It turned out that they saw a ghost of the 2nd officer standing on the bow, with his arms folded, sadly looking at the ship. Officer Pederson, who happened to see him, gave no rest to the crew members suggesting that the ship was doomed and haunted until the captain threaten to take him to the military tribunal. This threat silenced the officer for a while, but soon, on calling the nearest port, he deserted.

During her next cruise when the UB-65 surfaced near Portland (port at the north-west of the USA), the ghost with the arms folded appeared at the rostrum once again. The sailor on duty fainted from fear, but his strange apparition was put down to hallucination – not everybody can endure such a lengthy stay in the small cramped compartment under water. On the next day, however, this news was confirmed by the petty officer, who was near when the sailor saw the ghost and kept silence out of fear of incurring the anger of the captain who refused to tolerate any talk of ghosts, threatening the crew with severe penalties if the ghost was even mentioned on board. Maybe, that is why it was the captain with whom a terrible accident happened: when the submarine returned to base, the captain was found on shore with his head cut off.

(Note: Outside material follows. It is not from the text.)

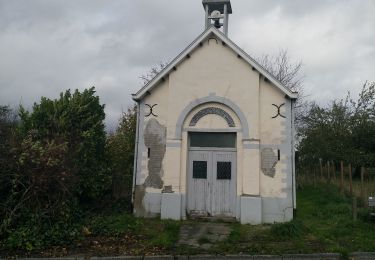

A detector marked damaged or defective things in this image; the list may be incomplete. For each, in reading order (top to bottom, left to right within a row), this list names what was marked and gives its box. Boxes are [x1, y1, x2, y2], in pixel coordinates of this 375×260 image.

peeling paint patch [144, 118, 166, 189]
peeling paint patch [262, 148, 280, 177]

During one of the subsequent cruises, the UB-65 chief torpedo gunner Eberhardt saw the ghost of the second officer at the ship rostrum once again and soon committed a suicide for no apparent reason.

After having been sailing for several months, in July 1918, the UB-65 reached the shores of Ireland. She surfaced in order to replenish the air supply…

And it was there that the seamen of the Reich were in for a surprise – they spotted an American submarine L-2 within the field of clear vision.

The German submariners began preparations for an attack and, all of a sudden, an explosion set off on the UB-65 board. Later the captain of the American submarine wrote in his report that when the enemy submarine began to sink he saw on her rostrum the phantom of a frozen person with his arms folded. That day all 34 members of the UB-65 crew died.

All those stories are but a shred of strange and mysterious events that have been happening at sea. No one can provide any more or less sufficient explanation to what had happened, for example, with the ship Maria Celesta which was found off the Portuguese shores with no one on her board 2 December, 1972. Up until now nothing is known about the origin of the so-called Flying Dutchman. Not to mention those scary bloodcurdling stories told by seamen concerning their numerous encounters with the monsters unknown to science which are hiding at the bottomless ocean abyss? The sea thoroughly keeps its secrets and mysteries wanting no one to discover the truth.